Later that summer, MS student Neil Deshpande [10] wrote a pass for GHC that experimented with limited inlining of recursive functions to expose greater parallelism. The idea is that recursive calls of a function are usually performed sequentially; inlining can make the body of a small recursive function bigger, allowing parts of it to run in parallel. Ultimately, Richard Townsend would implement this sort of inlining in the FHW compiler [31].

In 2013, I wrote a revised version [12] of my earlier report [11] in which I refined the procedure and switched to using SystemVerilog, the language we would ultimately target with our later compiler. Later that year, I wrote another report [13] that outlined the vision of the FHW project (much of this was taken from the NSF proposal), looked at performing classical high-level synthesis scheduling with resource binding in a functional setting (something that has yet to be realized in the FHW compiler), and discussed how inlining types and functions could increase parallelism, which Richard Townsend ultimately implemented as part of his thesis work [31].

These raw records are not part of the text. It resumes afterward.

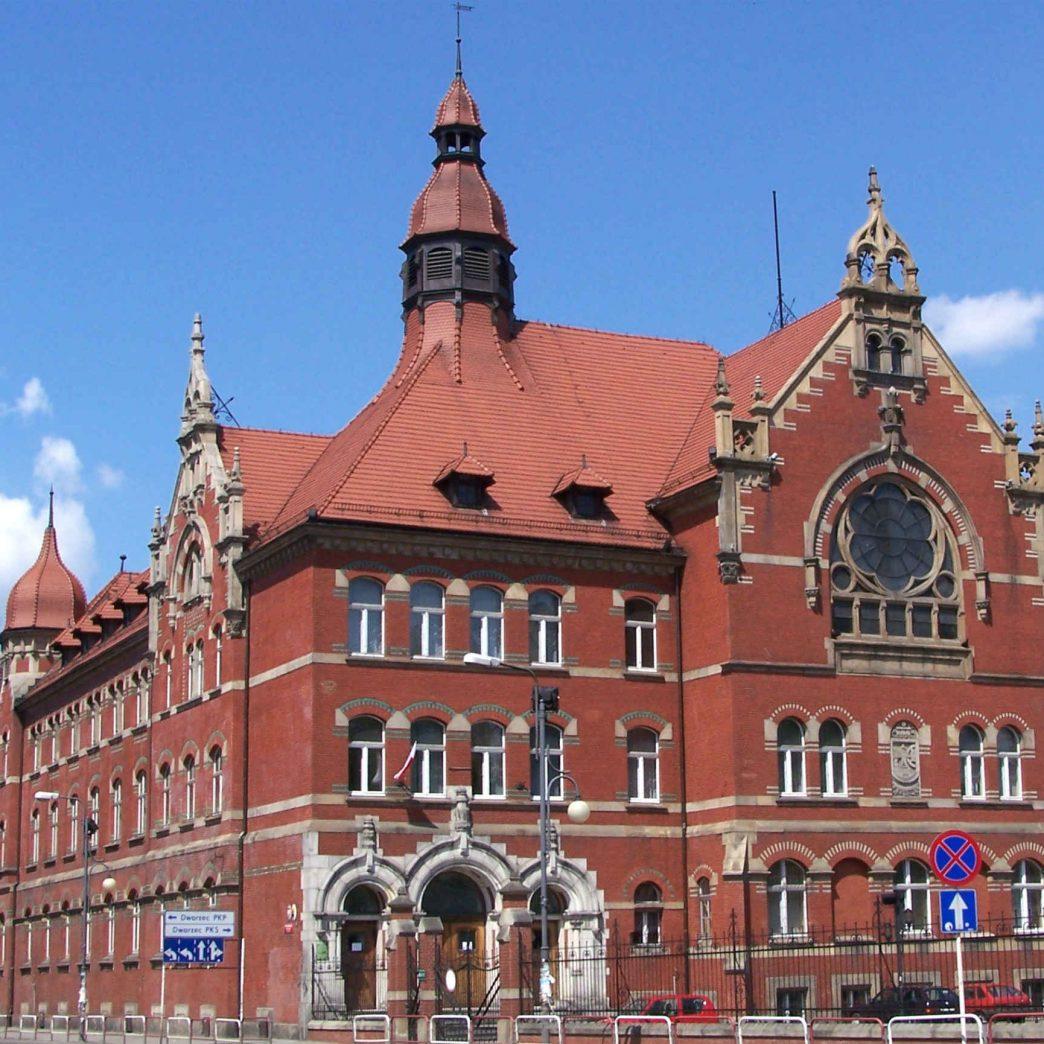 Zu sehen ist das Alte städtische Gymnasium in Kattowitz, Bild: Lestat Jan Mehlich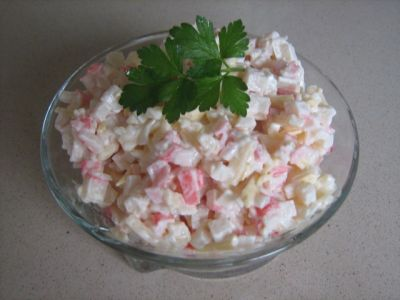 Салат из сыра с крабовыми палочками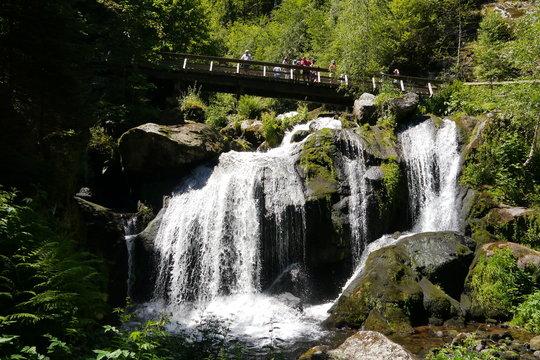 Triberger Wasserfall mit Brücke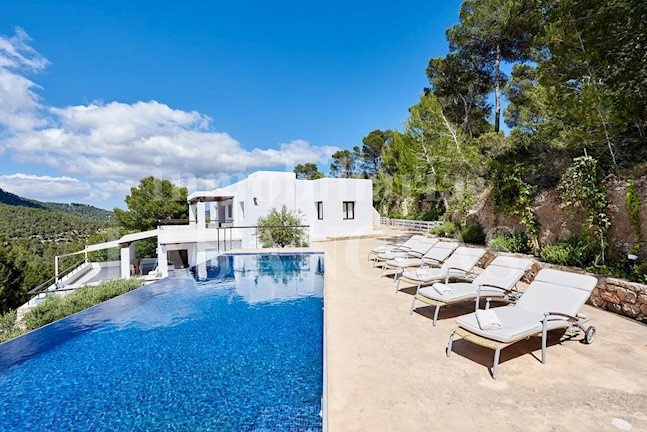 Ibiza Es Cubells - Villa in a scenically beautiful and idyllic area with holiday rental license for sale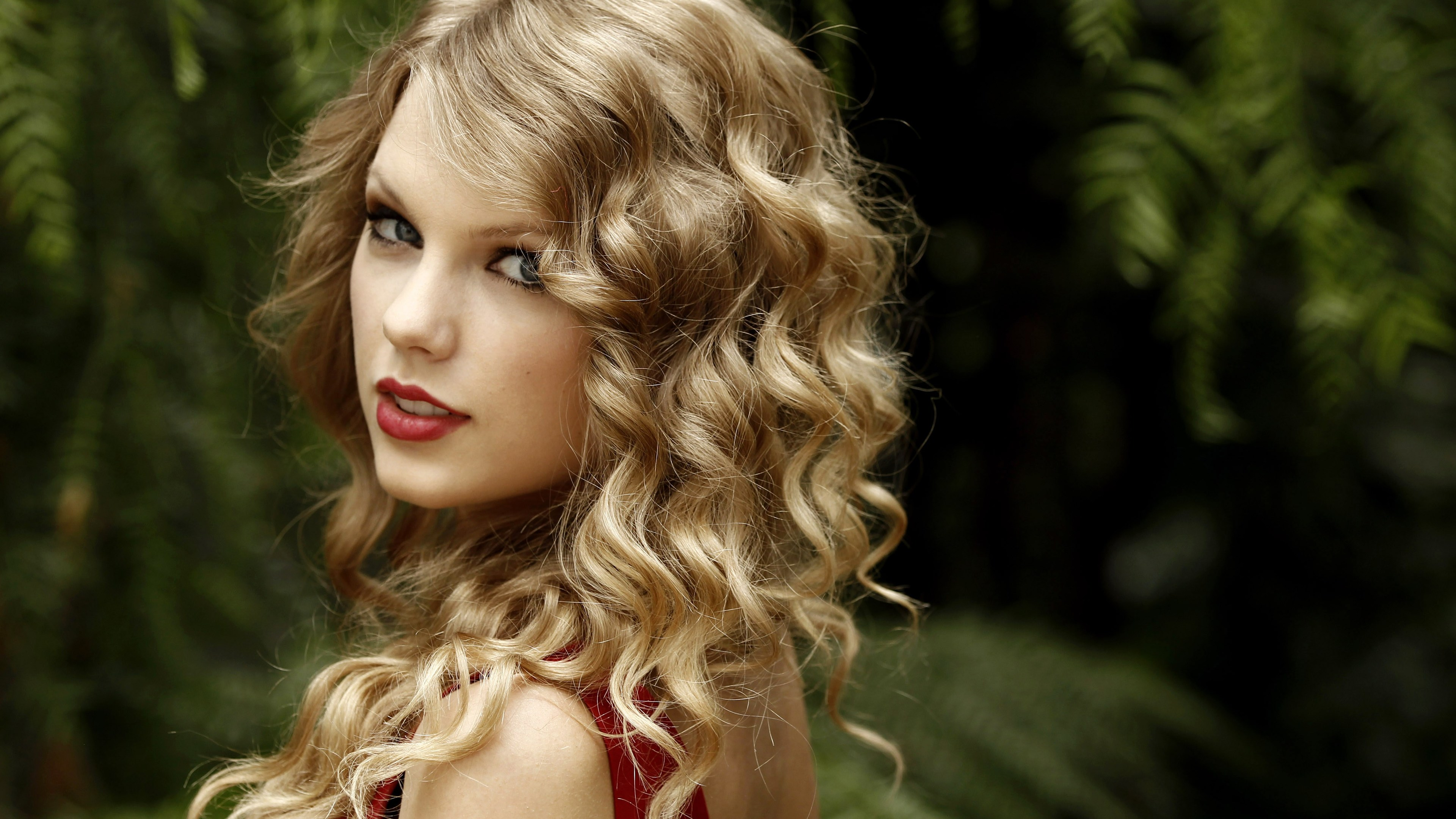 taylor swift 2019 4k 1553072973 - Taylor Swift 2019 4k - taylor swift wallpapers, singer wallpapers, music wallpapers, hd-wallpapers, celebrities wallpapers, 4k-wallpapers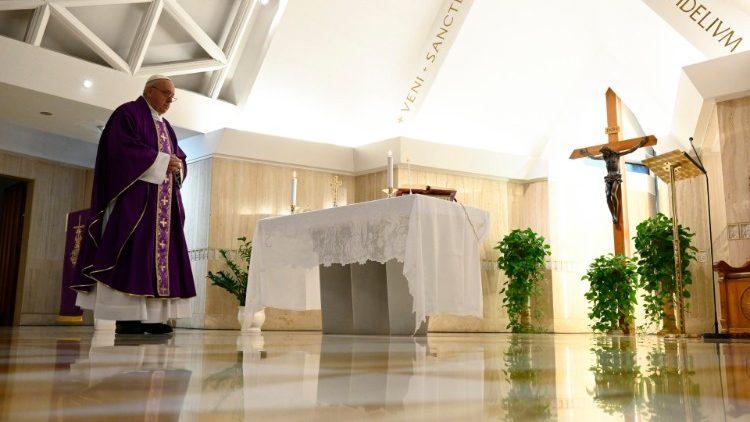 На Мессе в Доме Святой Марфы Папа Франциск предостерег от соблазна идолопоклонства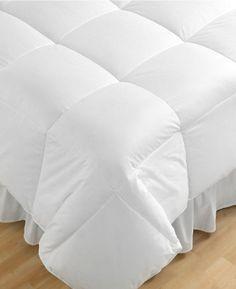 Hotel Collection Count Hungarian Goose Down Lightweight Comforter Full / Queen Hotel Collection http://www.amazon.com/dp/B006JOS4AY/ref=cm_sw_r_pi_dp_7fy3ub1V0HJ8F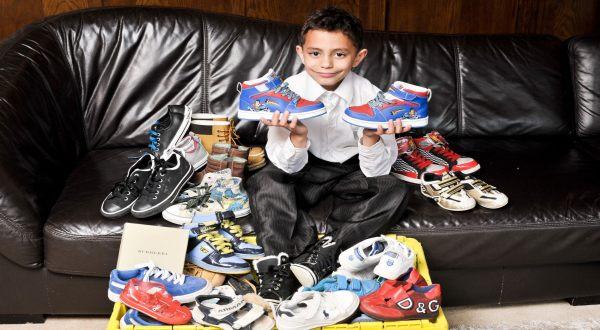 Foto : Zak dengan koleksi sepatunya (SWNS)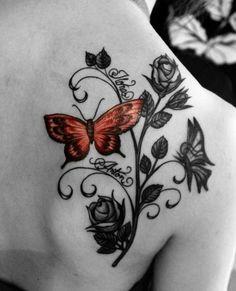 Schmetterling und Rosen Tattoo am Schulterblatt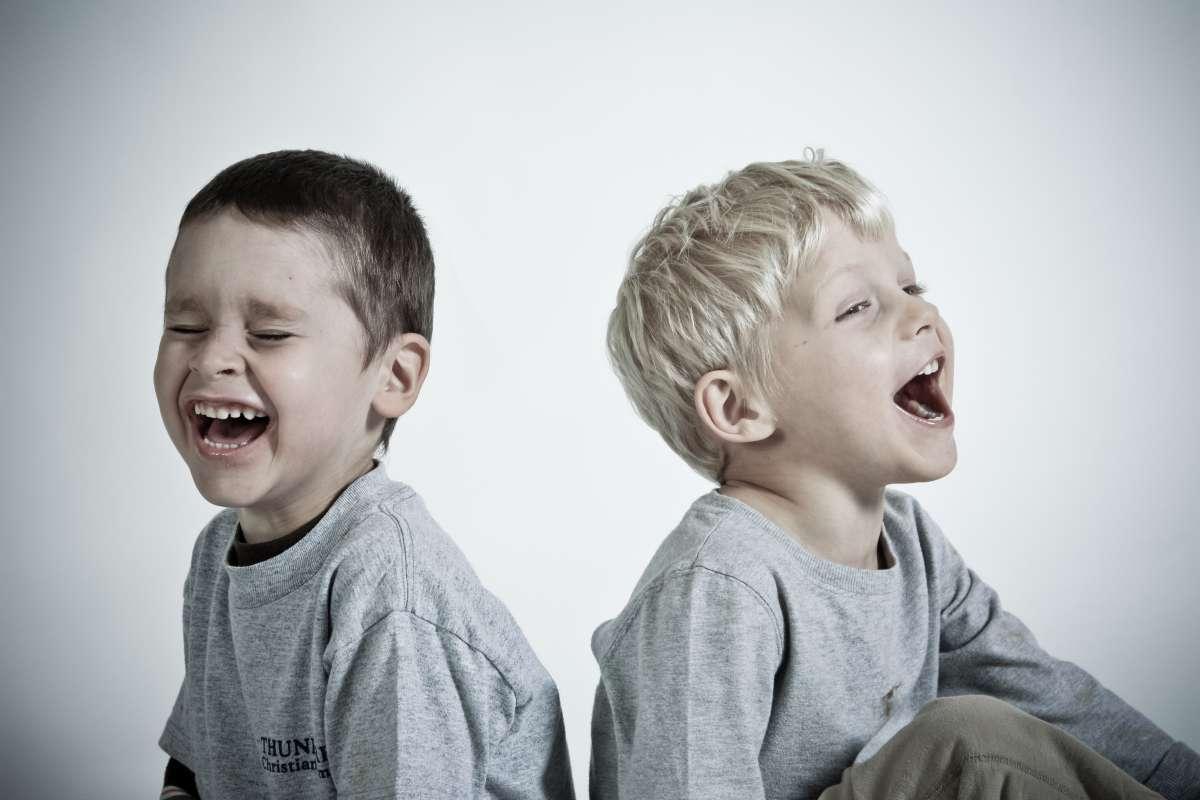 Niños felices y contentos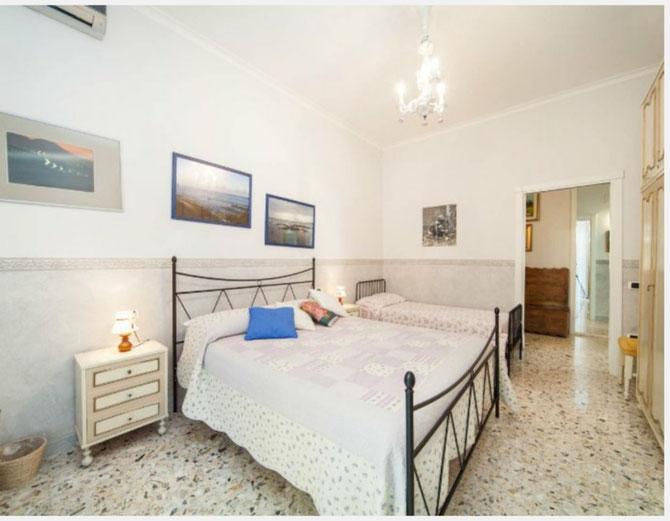 Camera da letto più letto singolo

Richard Townsend joined Columbia in 2013 as a Ph.D candidate and started working on the FHW project. His first paper [32], co-authored with FHW co-PI Martha Kim, looked at efficiently implementing "map" functions (a common idiom in functional programs) in parallel and balancing the number of processing units with buffer memory needed to handle variable execution times.

We published our first major paper on FHW in 2015 at CODES+ISSS [35]. Our main contribution in this paper was our technique for compiling away recursion (which we had described in earlier technical reports), which we describe in detail below in section 3.1. The authors of this paper also include Kunagya Zhai and Lianne Lairmore, who also joined Columbia in 2013 as Ph.D candidates to start working on the project, but did not complete the program.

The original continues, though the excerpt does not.